The standard adult dose of ACUVAIL is: 1 drop in the affected eye 4 times daily.. The standard adult dose of ALPHACAINE HYDROCHLORIDE is: 1–2% solution via local infiltration or nerve block, up to a maximum of 4.5 mg/kg (or 300 mg) without epinephrine; with epinephrine, maximum 7 mg/kg (or 500 mg).. Dosing should always be individualized based on indication, renal and hepatic function, age, and other patient factors.
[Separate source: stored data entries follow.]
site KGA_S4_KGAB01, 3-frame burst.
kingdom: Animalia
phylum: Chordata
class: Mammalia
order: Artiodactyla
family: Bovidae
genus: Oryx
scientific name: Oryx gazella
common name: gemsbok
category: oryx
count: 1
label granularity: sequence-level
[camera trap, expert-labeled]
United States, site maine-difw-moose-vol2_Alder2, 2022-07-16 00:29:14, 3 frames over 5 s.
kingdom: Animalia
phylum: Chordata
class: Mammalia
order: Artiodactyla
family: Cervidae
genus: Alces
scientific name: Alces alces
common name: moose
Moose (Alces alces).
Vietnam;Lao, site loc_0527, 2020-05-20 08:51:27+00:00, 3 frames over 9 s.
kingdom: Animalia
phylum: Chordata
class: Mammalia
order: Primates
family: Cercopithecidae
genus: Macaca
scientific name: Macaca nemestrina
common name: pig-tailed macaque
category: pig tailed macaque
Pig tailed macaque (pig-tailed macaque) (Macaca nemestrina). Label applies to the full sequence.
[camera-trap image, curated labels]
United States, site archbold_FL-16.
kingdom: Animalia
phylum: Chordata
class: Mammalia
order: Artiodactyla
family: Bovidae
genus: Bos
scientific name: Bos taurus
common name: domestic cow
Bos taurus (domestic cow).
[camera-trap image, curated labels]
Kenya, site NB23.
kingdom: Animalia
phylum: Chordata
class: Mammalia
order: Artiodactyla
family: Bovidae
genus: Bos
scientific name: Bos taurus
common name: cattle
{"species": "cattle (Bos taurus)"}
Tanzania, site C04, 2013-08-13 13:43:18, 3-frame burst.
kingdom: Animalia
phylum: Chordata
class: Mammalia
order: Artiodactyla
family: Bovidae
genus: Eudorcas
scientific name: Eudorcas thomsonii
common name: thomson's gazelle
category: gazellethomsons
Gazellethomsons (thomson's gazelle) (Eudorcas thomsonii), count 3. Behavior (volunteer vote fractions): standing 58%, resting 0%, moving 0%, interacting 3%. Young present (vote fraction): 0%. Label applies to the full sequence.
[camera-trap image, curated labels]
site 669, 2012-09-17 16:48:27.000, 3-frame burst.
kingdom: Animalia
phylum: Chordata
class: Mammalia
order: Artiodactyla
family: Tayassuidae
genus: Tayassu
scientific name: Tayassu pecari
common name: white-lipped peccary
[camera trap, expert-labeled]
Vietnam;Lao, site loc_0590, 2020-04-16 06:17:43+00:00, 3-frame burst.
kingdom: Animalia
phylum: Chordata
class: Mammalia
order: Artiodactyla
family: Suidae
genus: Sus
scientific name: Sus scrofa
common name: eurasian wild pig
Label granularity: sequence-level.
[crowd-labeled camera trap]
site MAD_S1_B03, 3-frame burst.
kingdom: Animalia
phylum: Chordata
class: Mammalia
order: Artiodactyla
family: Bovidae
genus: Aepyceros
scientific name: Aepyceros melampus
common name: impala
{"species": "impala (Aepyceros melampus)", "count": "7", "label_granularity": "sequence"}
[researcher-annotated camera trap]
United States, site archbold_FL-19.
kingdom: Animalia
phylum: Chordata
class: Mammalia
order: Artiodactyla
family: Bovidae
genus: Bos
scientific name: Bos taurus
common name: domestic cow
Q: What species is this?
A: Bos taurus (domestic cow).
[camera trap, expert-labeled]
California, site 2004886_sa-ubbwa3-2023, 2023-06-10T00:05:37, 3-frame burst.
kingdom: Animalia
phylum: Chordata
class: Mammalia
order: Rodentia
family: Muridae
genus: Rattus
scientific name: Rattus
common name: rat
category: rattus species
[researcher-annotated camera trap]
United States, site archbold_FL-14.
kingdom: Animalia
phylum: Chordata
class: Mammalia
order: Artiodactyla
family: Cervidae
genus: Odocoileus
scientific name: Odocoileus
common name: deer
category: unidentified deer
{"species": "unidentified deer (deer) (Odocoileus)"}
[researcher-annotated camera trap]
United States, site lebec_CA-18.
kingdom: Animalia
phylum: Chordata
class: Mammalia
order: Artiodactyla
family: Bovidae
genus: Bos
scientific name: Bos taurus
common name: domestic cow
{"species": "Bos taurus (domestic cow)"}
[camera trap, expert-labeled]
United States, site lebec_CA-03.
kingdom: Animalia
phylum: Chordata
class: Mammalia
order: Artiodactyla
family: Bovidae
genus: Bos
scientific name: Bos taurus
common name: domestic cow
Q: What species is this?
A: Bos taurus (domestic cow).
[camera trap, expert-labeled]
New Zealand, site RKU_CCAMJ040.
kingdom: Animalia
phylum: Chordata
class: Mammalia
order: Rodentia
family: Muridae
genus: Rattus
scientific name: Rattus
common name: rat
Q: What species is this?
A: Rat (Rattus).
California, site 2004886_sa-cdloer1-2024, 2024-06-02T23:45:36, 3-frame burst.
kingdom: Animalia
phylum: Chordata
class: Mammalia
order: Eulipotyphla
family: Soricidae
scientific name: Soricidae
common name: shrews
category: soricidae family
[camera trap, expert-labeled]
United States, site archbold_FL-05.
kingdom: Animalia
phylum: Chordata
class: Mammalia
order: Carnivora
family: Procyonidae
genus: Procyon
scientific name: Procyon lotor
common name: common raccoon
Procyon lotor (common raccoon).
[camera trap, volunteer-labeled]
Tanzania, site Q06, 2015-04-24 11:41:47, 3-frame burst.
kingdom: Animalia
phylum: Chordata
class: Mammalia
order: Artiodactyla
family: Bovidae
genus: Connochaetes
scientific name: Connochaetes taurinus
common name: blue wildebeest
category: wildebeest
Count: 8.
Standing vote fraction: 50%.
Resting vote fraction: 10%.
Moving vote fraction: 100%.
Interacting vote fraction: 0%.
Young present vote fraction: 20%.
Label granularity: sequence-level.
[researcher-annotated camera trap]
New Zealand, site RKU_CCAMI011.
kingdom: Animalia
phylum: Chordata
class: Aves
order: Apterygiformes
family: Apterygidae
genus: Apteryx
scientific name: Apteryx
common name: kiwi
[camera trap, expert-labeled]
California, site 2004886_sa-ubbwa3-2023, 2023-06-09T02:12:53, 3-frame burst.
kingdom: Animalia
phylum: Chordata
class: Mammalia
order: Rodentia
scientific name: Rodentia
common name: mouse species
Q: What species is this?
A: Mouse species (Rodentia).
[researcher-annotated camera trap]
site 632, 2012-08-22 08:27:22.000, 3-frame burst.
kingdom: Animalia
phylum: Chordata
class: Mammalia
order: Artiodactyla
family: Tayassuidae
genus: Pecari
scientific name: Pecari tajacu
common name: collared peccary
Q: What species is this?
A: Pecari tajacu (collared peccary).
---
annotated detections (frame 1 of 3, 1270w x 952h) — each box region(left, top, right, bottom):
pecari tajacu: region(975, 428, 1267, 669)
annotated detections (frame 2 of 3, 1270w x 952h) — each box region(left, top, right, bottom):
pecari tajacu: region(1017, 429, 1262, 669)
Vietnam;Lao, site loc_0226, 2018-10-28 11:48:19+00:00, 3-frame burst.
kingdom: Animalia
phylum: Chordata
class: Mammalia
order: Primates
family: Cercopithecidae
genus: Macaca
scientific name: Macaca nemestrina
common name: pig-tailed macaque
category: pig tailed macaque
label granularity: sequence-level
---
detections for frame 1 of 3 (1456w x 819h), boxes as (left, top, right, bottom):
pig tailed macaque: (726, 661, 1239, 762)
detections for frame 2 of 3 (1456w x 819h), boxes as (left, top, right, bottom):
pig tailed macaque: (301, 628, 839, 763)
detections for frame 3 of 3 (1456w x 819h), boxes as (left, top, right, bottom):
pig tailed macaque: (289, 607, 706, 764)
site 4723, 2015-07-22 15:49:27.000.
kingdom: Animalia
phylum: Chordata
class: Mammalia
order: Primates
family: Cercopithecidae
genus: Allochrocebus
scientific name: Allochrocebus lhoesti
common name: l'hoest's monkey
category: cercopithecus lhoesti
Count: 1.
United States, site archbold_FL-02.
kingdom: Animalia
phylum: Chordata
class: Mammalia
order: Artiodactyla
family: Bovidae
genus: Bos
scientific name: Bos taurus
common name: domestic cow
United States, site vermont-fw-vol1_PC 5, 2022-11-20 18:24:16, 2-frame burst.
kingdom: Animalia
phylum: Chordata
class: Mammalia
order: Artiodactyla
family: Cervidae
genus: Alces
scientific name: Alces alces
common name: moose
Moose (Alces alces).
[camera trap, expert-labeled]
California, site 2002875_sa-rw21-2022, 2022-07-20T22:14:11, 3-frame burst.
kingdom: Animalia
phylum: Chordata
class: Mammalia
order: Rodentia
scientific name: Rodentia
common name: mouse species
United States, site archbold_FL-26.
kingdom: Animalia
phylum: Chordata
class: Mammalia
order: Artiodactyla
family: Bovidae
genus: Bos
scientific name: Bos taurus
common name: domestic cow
No direct drug-drug interaction has been formally documented between ACUVAIL and ALPHACAINE HYDROCHLORIDE in current clinical databases. However, individual patient risk factors including other medications, organ function, and comorbidities should always be evaluated by a qualified healthcare provider.
The maternal-fetal safety profiles differ. ACUVAIL is classified as Category C. Acuvail (ketorolac tromethamine ophthalmic solution) is classified as FDA Pregnancy Category C. Systemic exposure after ocular administration is minimal; however, NSAIDs may cause . ALPHACAINE HYDROCHLORIDE is classified as Category C. Alphacaine hydrochloride is a local anesthetic; limited human data but animal studies show no teratogenicity at clinically relevant doses. Fetal risk cannot be excluded; avoid in f. Always consult a maternal-fetal medicine specialist before taking either drug during pregnancy or lactation.